Hazırlayan:Mehmet Karasu
Antakya Kitaplığı
Işıkla Resmedenler 8/Tekin Ertuğ
Zaman günler, aylar, yıllar derken geçip gidiyor. Her şey dünde anılar, yaşadıklarımız olarak kalıyor. Esasında kuşaktan kuşağa bıraktığımız yaşadığımız yaşamımızın belleğidir. Fotoğrafçı, tarihçi gibi yaşadıklarımızı fotoğraflıyor, kuşaktan kuşağa aktardıklarımızın tanığı olarak. Söz konusu kent olduğunda Samih Rıfat, “bir kenti fotoğraflamak bir kentin romanını, şiirini, türküsünü söylemek gibi bir şeydir” diyor. İstanbul deyince Ara Güler’in, Sami Güner’in fotoğrafları gelir gözümüzün önüne. Paris deyince Brassai’nin “Gizli Paris” dediği Paris geceleri, Atget’in “Paris Sokakları”nı, Doısneau’nun “Paris Aşıkları”nı biliriz. Londrayı en iyi Tohomson, New York’u Gentle, San Fransisco(yu Streglitz, Köln’ü Sander fotoğraflamıştır.
“Fotoğraflar, yaşanmakta olan bir hayatın sürecinden alınmış birer görsel andaç gibidirler. Fotoğraf, yalnızca bir sanat değildir; o, bir sanat yapıtından çok daha iyi şeyler yapılabileceğinin kanıtıdır. Fotoğraf sanatı yalnız seyirlik bir sanat değildir, kitlelere kavrama yetisi kazandıran bir iletişim büyüsüdür.” (Arka Kapak Yazısı)
Konuk Yazar
Antakya sokakları bir kişilik/İrfan O. Hatipoğlu
Akdeniz’den gelen rüzgâr arada bir yüzümü yalayıp ileriye doğru uzanıp kayboluyordu. Arkasından bakmak yerine,rüzgâra doğru dönüp açtım gömleğimin düğmelerini.Rüzgârın açık bağrımdan girip,vücudumu yalayıp gitmesi istenci içimi kapladı. Bunu yapıyorum da… Yüzümü Akdeniz’e dönüp, gömlek düğmelerime açmış şekilde bedenimi Köprünün korkuluklarını dayıyorum. Koyu zift gibi sudan Asi’nin tabanını görmek zor…Evde işediğim sidiğin kokusunu duymak gibi çabam da yok. Ama binlerce sidiğin kokusunu kimlerin olduğunu ayırt etmeden duyabiliyorum.

- _Görevler ve alıştırmalar_:
1) Fotoğraf ve kent üzerine olan kaynak metinde, fotoğrafçıların adıyla birlikte anılan şehirlerin hepsini sıralayın.
2) Kaynak metindeki "Antakya sokakları bir kişilik" yazısını, son cümlesinden sonrasını yazarak sürdürün.
Girdilerin bu işte hiçbir payı yoktur.

- _Kayıtlı girdiler_:

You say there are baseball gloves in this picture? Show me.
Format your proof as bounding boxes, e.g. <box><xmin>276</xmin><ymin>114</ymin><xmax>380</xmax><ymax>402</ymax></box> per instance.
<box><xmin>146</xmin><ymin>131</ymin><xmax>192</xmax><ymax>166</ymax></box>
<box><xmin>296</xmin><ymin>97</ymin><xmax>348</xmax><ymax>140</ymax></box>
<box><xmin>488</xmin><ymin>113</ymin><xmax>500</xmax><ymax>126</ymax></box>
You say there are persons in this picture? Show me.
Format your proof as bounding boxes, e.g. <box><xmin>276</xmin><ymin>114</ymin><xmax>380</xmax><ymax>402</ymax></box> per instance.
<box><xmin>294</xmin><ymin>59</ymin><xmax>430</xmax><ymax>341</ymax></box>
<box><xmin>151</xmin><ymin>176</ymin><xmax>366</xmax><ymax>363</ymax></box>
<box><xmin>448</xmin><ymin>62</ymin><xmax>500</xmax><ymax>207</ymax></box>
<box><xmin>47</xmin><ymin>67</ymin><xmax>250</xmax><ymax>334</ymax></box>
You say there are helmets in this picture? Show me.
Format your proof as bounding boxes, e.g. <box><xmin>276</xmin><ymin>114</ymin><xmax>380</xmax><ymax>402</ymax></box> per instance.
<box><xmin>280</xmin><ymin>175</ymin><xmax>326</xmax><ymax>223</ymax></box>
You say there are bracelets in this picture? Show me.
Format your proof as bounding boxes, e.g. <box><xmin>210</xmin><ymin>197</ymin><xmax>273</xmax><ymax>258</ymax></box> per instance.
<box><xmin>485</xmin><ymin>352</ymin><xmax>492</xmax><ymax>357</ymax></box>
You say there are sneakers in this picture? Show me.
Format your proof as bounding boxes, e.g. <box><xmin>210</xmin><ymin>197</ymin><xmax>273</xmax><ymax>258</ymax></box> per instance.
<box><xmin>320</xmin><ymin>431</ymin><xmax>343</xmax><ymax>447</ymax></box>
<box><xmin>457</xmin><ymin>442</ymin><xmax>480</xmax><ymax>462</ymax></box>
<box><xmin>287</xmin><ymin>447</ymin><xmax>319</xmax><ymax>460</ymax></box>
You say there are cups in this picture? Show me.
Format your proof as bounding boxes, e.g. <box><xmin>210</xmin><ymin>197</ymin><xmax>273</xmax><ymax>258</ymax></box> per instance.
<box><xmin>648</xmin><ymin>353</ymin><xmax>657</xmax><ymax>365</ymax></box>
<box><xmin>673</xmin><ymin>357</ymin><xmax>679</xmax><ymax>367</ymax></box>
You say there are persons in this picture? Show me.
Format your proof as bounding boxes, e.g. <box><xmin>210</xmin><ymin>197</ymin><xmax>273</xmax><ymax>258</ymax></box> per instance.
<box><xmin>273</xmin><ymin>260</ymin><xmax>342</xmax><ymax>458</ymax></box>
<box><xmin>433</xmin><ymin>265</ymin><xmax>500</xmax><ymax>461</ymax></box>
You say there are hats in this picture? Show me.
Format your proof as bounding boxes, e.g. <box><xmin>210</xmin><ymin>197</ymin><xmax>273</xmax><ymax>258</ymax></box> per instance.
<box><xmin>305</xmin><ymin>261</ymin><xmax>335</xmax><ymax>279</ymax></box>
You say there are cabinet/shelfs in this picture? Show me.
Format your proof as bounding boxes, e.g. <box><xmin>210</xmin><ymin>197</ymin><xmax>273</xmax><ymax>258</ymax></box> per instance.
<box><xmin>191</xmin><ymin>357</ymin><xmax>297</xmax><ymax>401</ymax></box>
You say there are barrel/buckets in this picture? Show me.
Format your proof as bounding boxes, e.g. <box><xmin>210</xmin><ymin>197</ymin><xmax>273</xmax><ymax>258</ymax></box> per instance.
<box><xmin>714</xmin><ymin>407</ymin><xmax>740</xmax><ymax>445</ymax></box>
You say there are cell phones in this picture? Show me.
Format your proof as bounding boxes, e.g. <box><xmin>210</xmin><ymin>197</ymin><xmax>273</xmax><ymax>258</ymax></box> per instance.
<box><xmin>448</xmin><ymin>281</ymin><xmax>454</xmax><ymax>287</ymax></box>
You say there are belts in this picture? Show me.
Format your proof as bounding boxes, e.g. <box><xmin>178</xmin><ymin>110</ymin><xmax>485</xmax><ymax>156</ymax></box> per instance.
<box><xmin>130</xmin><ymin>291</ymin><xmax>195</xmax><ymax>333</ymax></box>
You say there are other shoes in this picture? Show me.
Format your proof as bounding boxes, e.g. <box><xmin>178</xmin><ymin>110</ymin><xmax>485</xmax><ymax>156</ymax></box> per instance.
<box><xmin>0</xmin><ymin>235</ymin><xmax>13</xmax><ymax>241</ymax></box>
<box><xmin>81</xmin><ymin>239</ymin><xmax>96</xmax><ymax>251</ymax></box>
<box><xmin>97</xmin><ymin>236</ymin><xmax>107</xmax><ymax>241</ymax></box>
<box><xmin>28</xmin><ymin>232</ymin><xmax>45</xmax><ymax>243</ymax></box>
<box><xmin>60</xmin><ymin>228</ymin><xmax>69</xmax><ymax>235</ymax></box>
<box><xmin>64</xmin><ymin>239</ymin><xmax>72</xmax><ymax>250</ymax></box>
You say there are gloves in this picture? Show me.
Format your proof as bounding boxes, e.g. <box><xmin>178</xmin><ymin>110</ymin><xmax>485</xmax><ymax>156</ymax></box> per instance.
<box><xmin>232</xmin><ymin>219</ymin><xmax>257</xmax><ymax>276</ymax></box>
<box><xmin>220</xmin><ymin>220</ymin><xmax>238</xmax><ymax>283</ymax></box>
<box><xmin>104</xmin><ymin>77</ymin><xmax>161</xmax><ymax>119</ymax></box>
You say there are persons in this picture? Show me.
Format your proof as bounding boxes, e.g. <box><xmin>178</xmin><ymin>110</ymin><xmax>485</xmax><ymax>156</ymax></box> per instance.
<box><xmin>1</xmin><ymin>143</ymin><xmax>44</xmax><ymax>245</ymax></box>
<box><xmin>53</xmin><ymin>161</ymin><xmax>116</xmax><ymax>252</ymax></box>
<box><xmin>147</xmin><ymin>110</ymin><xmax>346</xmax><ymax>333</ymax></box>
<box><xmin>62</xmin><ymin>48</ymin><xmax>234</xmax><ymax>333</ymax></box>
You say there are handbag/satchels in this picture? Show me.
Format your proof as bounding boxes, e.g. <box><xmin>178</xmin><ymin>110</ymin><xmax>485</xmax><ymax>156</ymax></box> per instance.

- _Verilen yanıtlar_:
1) İstanbul, Paris, Londra, New York, San Fransisco, Köln

2)
Yanımdan koşar adımla geçen genç kızın çantası hafifçe sırtımı dokunuyor. Ardından gürültüyle, Ulu Cami’den ezan sesi yükseldi. İrkildim. Bu ezan sesiyle yatsıyı bizleri anımsatmak için,hoca tarafından yüksek sesle okunuyor olmalı diye içimden geçirdim. Ezan bitti… Gömleğimin düğmelerini iliklemeden, sol elim cebimde, cami ve Cindi Hamamı aralığından süzülerek Antakya’nın kalbine yöneldim.
Antakya; barış şehri, doğunun kraliçesi, medeniyetler şehri, son dönemlerde gastronomi şehri… Aklınıza ne gelirse bu tanımlamaya ekleye bilirsiniz. Bunların tamamını elimin tersiyle itekliyorum. Bana göre Antakya aşk şehridir. Antakya’ya yalnızca âşık olunur. Ölümsüz kent-hemşeri aşklarının yaşandığı bu şehir de, birlikte oluşturulan sevgi zenginliğini hoyratça harcayarak geride bıraktık.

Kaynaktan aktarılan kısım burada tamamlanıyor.